Kereta api Argo Anggrek Malam[sunting | sunting sumber]

KA 3
Stasiun Tiba Berangkat
Sb. Pasar Turi - 20.15
Sm. Tawang 23.53 23.58
Cirebon 02.55 03.00
Jatinegara 05.30 05.32
Gambir 05.57 -
KA 4
Stasiun Tiba Berangkat
Gambir - 21.30
Jatinegara Ls 21.39
Cirebon 00.08 00.13
Sm. Tawang 03.12 03.17
Sb. Pasar Turi 07.10 -

Etimologi[sunting | sunting sumber]

Nama Argo Bromo diambil dari nama gunung yang berada di kawasan Taman Nasional Bromo Tengger Semeru, Jawa Timur. Panorama Wisata Gunung Bromo yang memiliki ketinggian 2.392 m ini selain menyimpan makna ritual kultural dan religius juga menyajikan keindahan kawah dan keasrian alam lingkungannya yang membuat kawasan Gunung Bromo menjadi sangat terkenal dan menjadi salah satu tujuan wisata utama turis domestik maupun mancanegara. Sebutan Anggrek digunakan untuk menandai adanya derivative merk dari produk sebelumnya, sehingga warna eksterior kereta tersebut disesuaikan dengan paduan warna setangkai bunga anggrek.

Fasilitas[sunting | sunting sumber]

Kereta api Argo Bromo Anggrek menyediakan sarana hiburan selama dalam perjalanan berupa tayangan audio/video (Show On Rail). Selain sarana hiburan penumpang dapat juga memesan makanan dan minuman sesuai dengan menu pilihan yang disediakan dan bisa dinikmati baik di tempat duduk masing-masing maupun di kereta restorasi yang didesain sebagai mini bar yang dilengkapi dengan fasilitas untuk berkaraoke. Semua ini sengaja didesain untuk membuat penumpang seolah-olah berada di dalam hotel berjalan, sehingga perjalanan bersama Argo Bromo Anggrek diharapkan dapat menghemat biaya akomodasi hotel dan setibanya di tujuan dalam kondisi yang segar.

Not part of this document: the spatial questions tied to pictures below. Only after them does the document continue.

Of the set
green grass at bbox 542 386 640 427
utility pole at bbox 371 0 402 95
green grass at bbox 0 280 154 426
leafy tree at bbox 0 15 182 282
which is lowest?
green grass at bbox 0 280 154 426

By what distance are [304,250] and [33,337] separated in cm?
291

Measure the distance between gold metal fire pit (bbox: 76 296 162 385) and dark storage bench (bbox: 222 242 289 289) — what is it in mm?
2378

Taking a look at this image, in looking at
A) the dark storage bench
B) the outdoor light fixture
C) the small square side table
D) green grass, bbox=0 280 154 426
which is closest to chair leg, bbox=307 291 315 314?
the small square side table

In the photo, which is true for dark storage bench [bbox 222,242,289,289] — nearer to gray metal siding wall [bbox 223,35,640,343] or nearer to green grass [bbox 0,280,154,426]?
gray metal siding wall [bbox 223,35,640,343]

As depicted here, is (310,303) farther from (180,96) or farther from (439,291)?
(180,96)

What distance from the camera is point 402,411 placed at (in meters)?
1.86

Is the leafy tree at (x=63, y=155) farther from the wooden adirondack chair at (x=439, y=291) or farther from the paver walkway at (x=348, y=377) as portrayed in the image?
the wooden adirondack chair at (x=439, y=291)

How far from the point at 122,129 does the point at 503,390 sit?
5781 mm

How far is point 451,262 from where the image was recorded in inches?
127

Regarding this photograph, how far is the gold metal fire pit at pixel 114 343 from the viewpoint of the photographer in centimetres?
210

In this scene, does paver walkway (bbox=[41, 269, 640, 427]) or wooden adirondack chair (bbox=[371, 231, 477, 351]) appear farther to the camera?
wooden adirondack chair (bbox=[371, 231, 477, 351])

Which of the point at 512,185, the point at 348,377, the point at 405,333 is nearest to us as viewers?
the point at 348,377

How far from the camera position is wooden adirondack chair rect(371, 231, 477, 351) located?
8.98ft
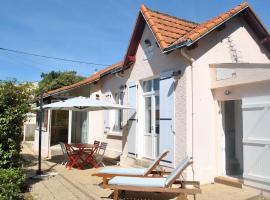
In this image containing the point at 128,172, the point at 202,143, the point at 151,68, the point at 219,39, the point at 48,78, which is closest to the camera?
the point at 128,172

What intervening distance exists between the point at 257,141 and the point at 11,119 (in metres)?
6.07

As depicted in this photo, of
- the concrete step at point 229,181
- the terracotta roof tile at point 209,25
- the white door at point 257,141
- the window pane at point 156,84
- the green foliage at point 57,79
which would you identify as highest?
the green foliage at point 57,79

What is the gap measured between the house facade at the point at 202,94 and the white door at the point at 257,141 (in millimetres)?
25

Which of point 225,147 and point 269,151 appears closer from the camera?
point 269,151

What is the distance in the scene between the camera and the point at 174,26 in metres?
10.8

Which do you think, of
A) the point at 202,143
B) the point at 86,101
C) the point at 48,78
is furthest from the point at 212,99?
the point at 48,78

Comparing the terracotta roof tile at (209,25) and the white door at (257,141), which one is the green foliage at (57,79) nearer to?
the terracotta roof tile at (209,25)

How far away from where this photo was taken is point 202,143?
8.51 metres

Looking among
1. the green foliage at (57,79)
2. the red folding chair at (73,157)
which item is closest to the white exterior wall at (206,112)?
the red folding chair at (73,157)

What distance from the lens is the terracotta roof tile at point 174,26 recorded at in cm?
880

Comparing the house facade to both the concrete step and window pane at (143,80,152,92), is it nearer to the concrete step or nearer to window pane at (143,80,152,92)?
window pane at (143,80,152,92)

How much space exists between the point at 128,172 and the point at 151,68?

Sejak Desember 2010, rangkaian kereta api Argo Bromo Anggrek diganti dengan rangkaian kereta api Sembrani kelas eksekutif (seperti) pesawat dan kereta api lain kelas eksekutif argo standar (K1) karena rangkaian kereta kelas eksekutif Argo Bromo Anggrek (K9) yang mana warna eksteriornya putih bergaris ungu sedang direnovasi di INKA Madiun. Saat ini rangkaian kereta kereta api Argo Bromo Anggrek memiliki eksterior putih dan bergaris hijau sepanjang rangkaian dan di bagian samping bodinya ada tulisan 'GO GREEN'. Rangkaian kereta ini di design oleh PT INKA (Industri Kereta Api), dan nanti akan siap menghiasi panorama alam Pulau Jawa bagian utara.

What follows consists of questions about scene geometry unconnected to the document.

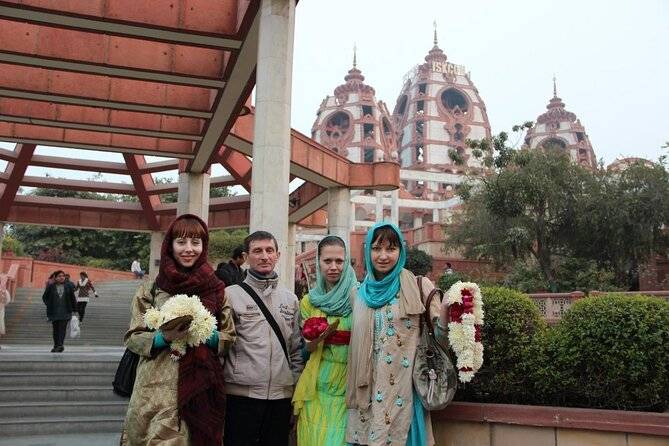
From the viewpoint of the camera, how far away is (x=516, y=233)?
20953mm

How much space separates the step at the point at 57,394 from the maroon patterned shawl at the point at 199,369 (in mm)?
3387

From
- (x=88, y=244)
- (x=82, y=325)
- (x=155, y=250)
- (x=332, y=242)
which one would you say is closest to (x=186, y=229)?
(x=332, y=242)

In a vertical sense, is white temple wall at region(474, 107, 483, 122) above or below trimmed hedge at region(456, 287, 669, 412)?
above

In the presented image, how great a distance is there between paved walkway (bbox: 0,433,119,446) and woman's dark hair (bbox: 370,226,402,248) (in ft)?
11.4

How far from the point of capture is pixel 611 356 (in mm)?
3428

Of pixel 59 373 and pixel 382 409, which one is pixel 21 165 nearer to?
pixel 59 373

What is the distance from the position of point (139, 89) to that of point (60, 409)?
21.3 feet

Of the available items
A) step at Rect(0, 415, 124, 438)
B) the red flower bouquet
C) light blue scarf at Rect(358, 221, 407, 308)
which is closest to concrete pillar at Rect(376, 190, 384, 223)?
step at Rect(0, 415, 124, 438)

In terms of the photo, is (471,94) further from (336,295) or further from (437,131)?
(336,295)

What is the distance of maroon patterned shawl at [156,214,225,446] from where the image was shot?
2590 millimetres

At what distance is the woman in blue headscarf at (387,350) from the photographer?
8.82 ft

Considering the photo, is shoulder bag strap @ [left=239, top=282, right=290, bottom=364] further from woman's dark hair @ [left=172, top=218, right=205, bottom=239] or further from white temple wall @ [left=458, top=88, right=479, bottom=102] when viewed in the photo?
white temple wall @ [left=458, top=88, right=479, bottom=102]

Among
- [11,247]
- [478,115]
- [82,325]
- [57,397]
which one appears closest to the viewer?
[57,397]

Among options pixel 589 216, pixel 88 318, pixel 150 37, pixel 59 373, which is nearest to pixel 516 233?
pixel 589 216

Rangkaian kereta api Argo Bromo Anggrek terdiri dari 5-8 kereta kelas eksekutif Argo Bromo Anggrek (K9), 1 kereta makan kelas eksekutif Argo Bromo Anggrek (KM), dan 1 kereta pembangkit (P). Kereta ini paling mewah di kalangan Kereta jurusan jauh milik indonesia (Bukan kereta Wisata. Tapi kereta jurusan jauh)

Insiden[sunting | sunting sumber]

  • Pada tahun 2005, sebuah kereta makan kereta api Argo Bromo Anggrek ludes terbakar.
  • Kereta api Argo Bromo Anggrek menabrak kereta api Senja Utama Semarang pada pukul 03.00 WIB di Stasiun Petarukan, Jawa tengah. Kereta 6 dan 9 hancur berantakan. Jumlah korban 33 tewas, 26 luka parah. Penyebab terjadinya kecelakaan masih dalam penyelidikan.[1]
  • Tanggal 16 Desember 2010, Kereta api Argo Bromo Anggrek menabrak pelajar sekitar pukul 10.00 di Desa Dengok, Kecamatan Padangan, Kabupaten Bojonegoro, Jawa Timur. 3 Tewas.[2]